Graph is a fairly overloaded term. In the context of this discussion I’m talking about graph theory (insofar as I can grok it). Specifically I want to talk about it in the context of IT operations.

Graphs are nothing “new”. Programmers have binary trees. Network geeks have OSPF. Puppet and Git are fans of the DAG (directed acyclic graph). These are all rooted in the same place no? You have nodes and edges. It’s math all the way down. Unfortunately I suck at math.

If the topic interests you at all, wikipedia has a good couple of articles worth reading. Seeing as I’m far from a domain expert, I can’t vouch for the quality:

How can graphs apply to IT operations

I’ve said for a while now that I feel like there’s something fuzzy on the horizon that I can’t make quite make out and it involves orchestration and graphs. I’m still not clear on how to express it but I’ll try.

Anyone who has ever used Puppet or Git has dabbled in graphs even if they don’t know it. However my interest in graphs in operations relates to the infrastructure as a whole. James Turnbull expressed it very well last year in Mt. View when discussion orchestration. Obviously this is a topic near and dear to my heart.

Right now much of orchestration is in the embryonic stages. We define relationships manually. We register watches on znodes. We define hard links between components in a stack. X depends on Y depends on Z. We’re not really being smart about it. If someone disagrees, I would LOVE to see a tool addressing the space.

Justin Sheehy did an awesome high level presentation on distributed systems, databases and the like at Velocity last year. While the talk was good, one thing that stuck out with me was his usage of the Riak logo:

Riak Logo

During the presentation he would zoom out of the logo and replace it with the same logo. It expressed the idea of moving up the stack. Macro versus micro. I have the same feeling about where orchestration is going.

Express yourself

Currently we do a great job (and have the tools) to express relationships and dependencies at the node level:

Going a level higher, we even have some limited ability to express relationships between nodes:

We’re not quite as good at this part yet but people have workarounds. I use Noah for this. enStratus also handles this very well.

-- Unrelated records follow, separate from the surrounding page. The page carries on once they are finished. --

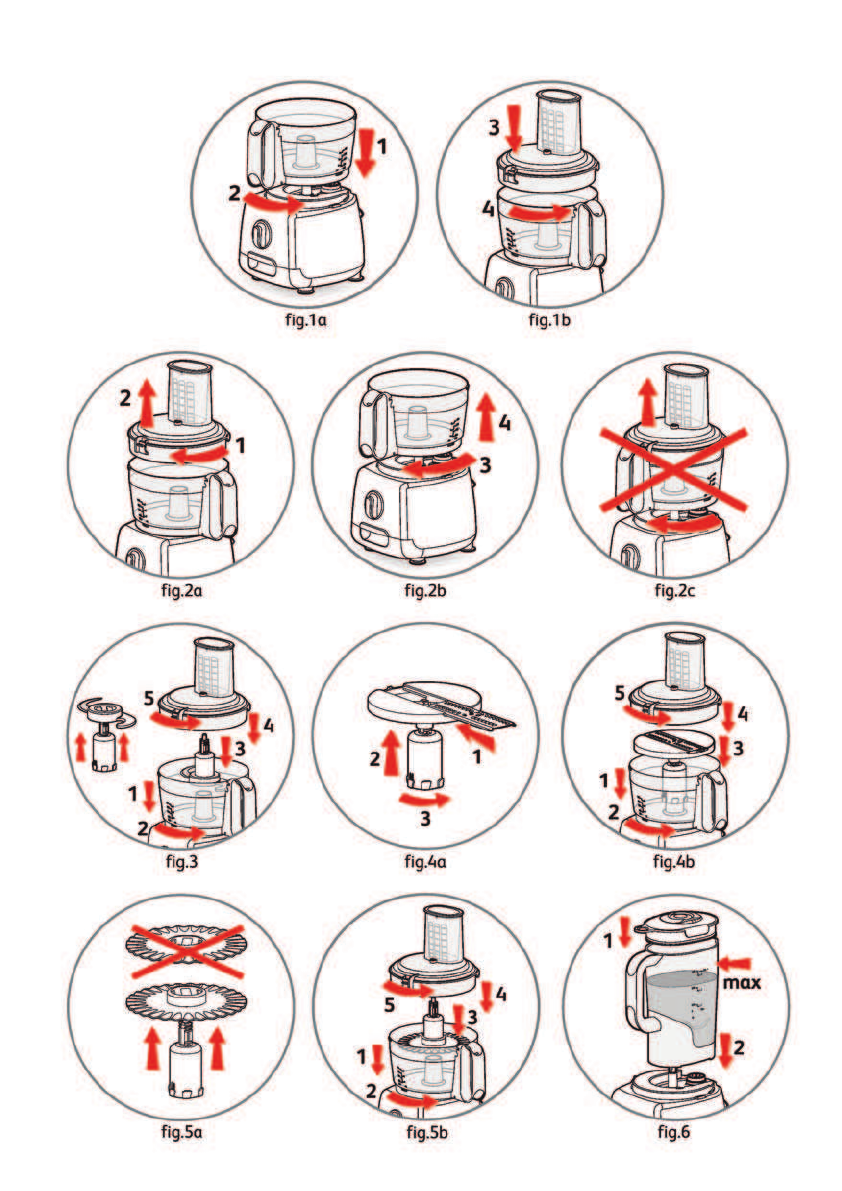 1
2
fig.1a

3
4
fig.1b

2
1
fig.2a

4
3
fig.2b

fig.2c

5
4
3
1
2
fig.3

2
1
3
fig.4a

5
4
3
1
2
fig.4b

fig.5a

5
4
3
1
2
fig.5b

1
max
2
fig.6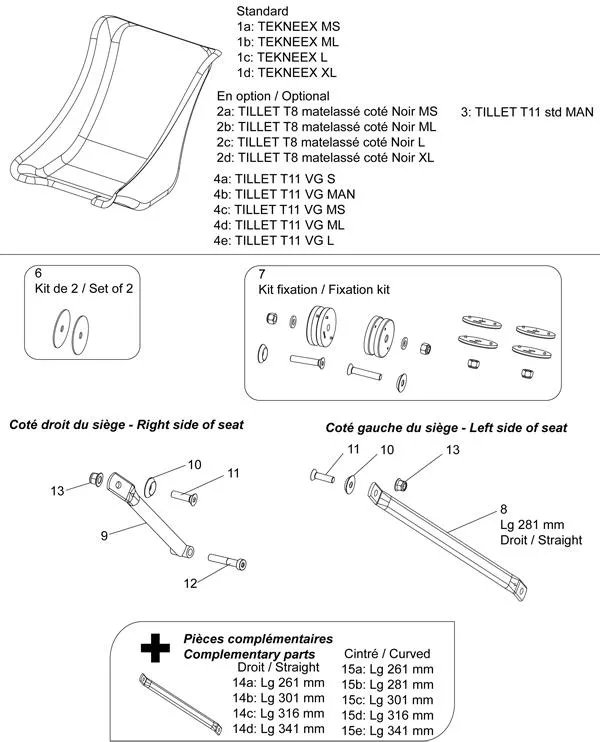 Standard
1a: TEKNEEX MS
1b: TEKNEEX ML
1c: TEKNEEX L
1d: TEKNEEX XL

En option / Optional
2a: TILLET T8 matelassé coté Noir MS
2b: TILLET T8 matelassé coté Noir ML
2c: TILLET T8 matelassé coté Noir L
2d: TILLET T8 matelassé coté Noir XL

3: TILLET T11 std MAN

4a: TILLET T11 VG S
4b: TILLET T11 VG MAN
4c: TILLET T11 VG MS
4d: TILLET T11 VG ML
4e: TILLET T11 VG L

6
Kit de 2 / Set of 2

7
Kit fixation / Fixation kit

Coté droit du siège - Right side of seat

13
10
11
9
12

Coté gauche du siège - Left side of seat

11
10
13
8
Lg 281 mm
Droit / Straight

Pièces complémentaires
Complementary parts
Droit / Straight
14a: Lg 261 mm
14b: Lg 301 mm
14c: Lg 316 mm
14d: Lg 341 mm

Cintré / Curved
15a: Lg 261 mm
15b: Lg 281 mm
15c: Lg 301 mm
15d: Lg 316 mm
15e: Lg 341 mm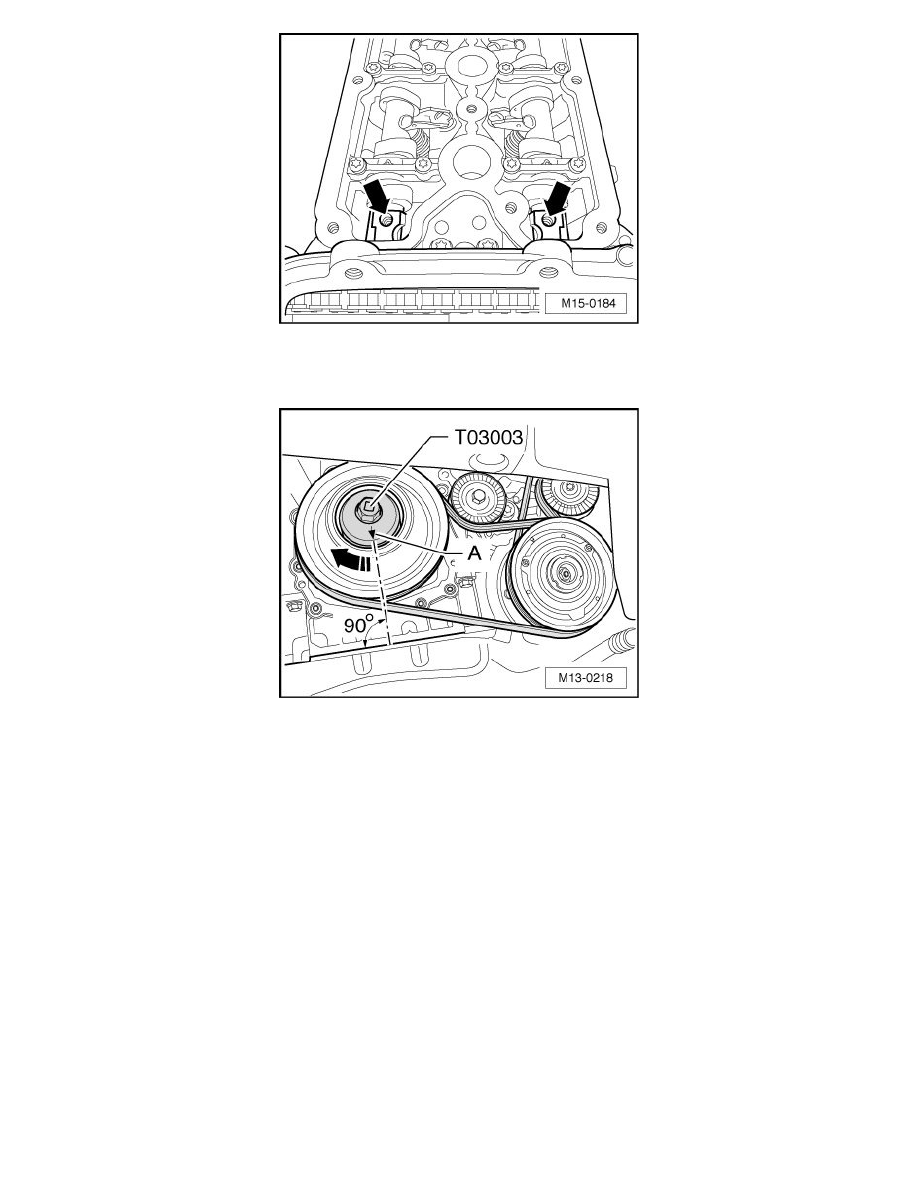 M15-0184

T03003

A

90°

M13-0218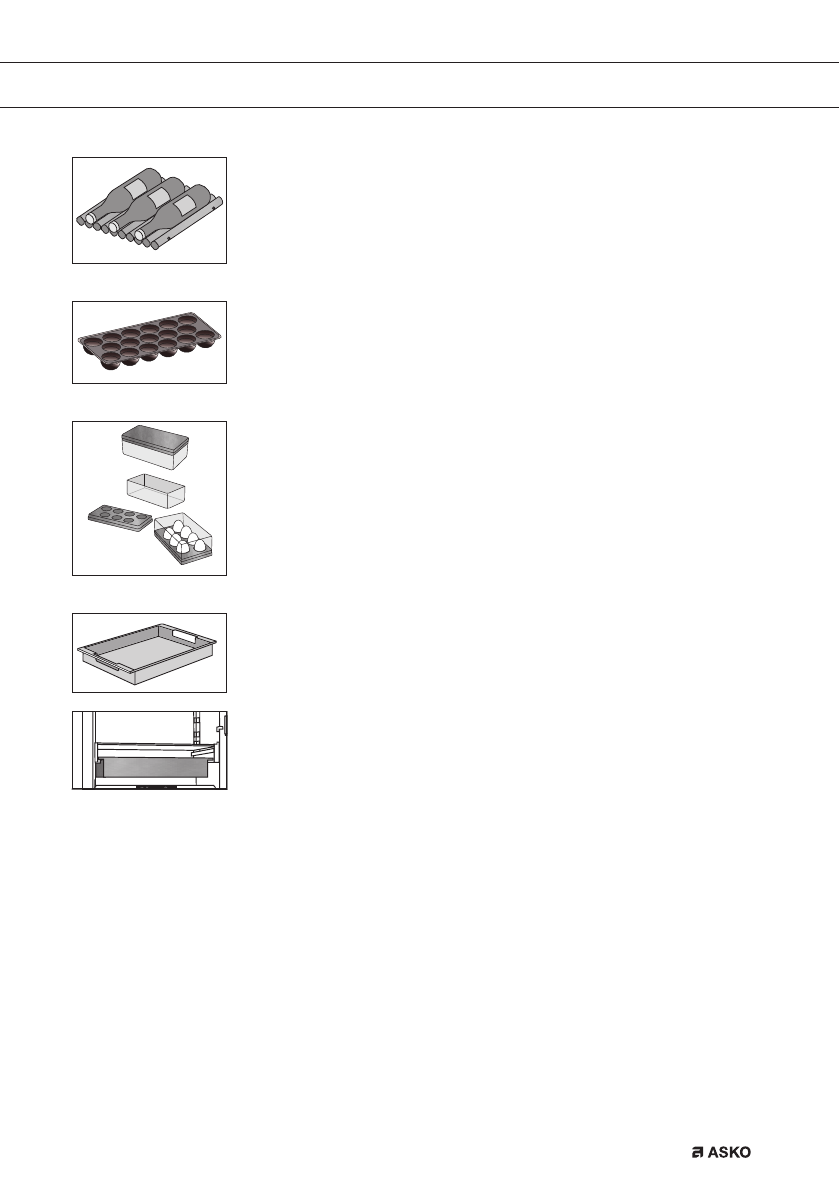 ASKO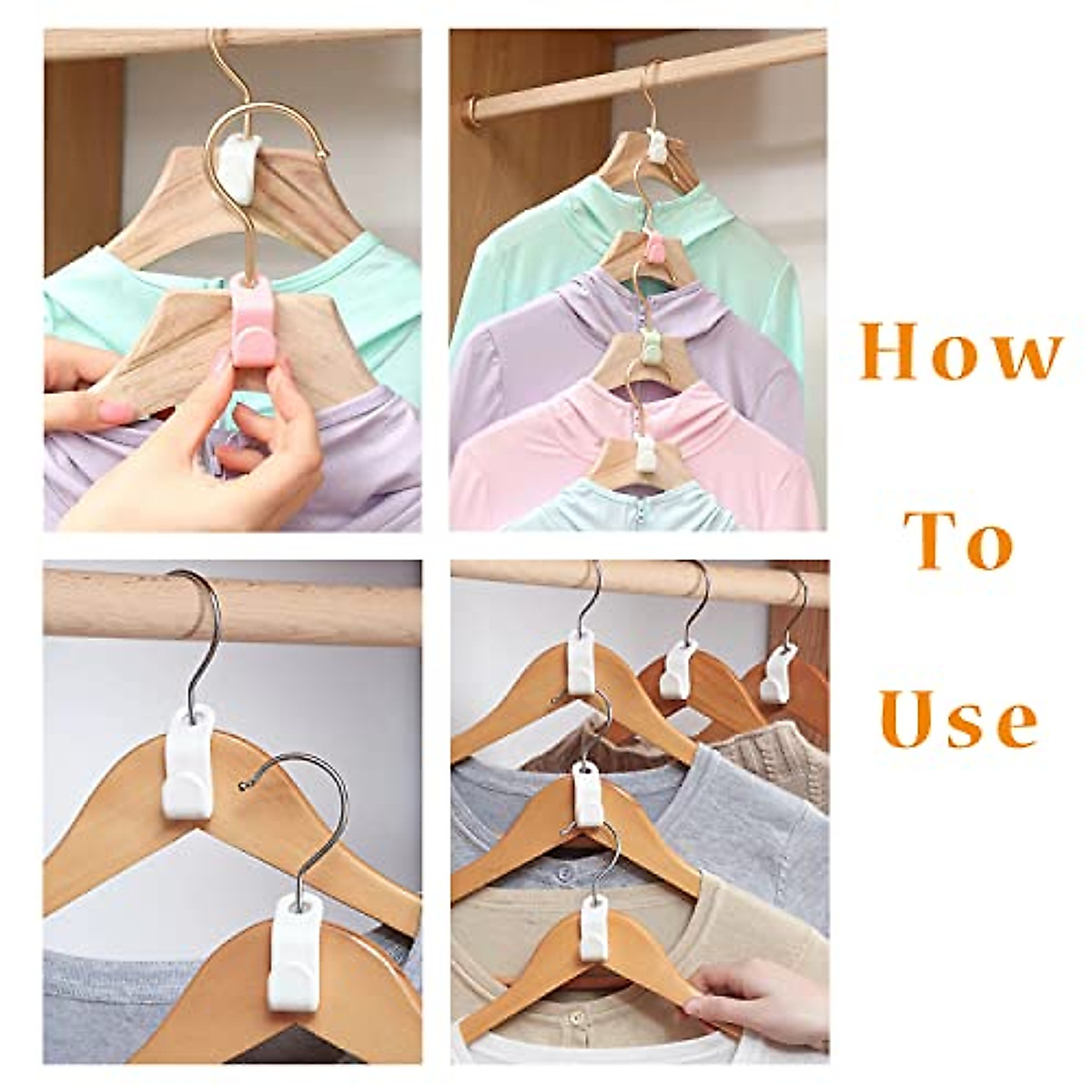 How
To
Use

But we’re still defining those relationships manually.

When we get to this next level up, things get REALLY fuzzy. As people start to (re)discover SOA, we now have stacks that have dependencies on other stacks. Currently we use tools like Zookeeper to broker that relationship. But we still have to explcitly manage it.

The level of coupling here isn’t the problem. You can mitigate failure in one stack as it relates to another stack. Fail fast and fall back to sane/safe defaults. Read any article about how Netflix architects to get an idea.

What’s missing?

What I feel like we’re missing is a way to express those relationships and then trigger on them all the way up and down the chain as needed. We’re starting to get into graph territory here.

We must we be able to express and act on changes at the micro level (I changed a config, I must restart nginx) and even at the intranode level (something changed in my app tier, need to tell my load balancer) but now we need a way handle it at that macro level. Not only do we need a way to handle it but we must also be able to calculate what is impacted by that change.

It seems to me that a graph of SOME kind is the best way to express this. I just can’t quite make it out. Does current graph technology even handle that subgraph relationship? Excuse the pun but where do we draw the line? Are there multiple lines?

Maybe this isn’t an issue. Maybe through resilience engineering we simply keep that “intrastack” dependency as loose as possible so that we don’t have this problem?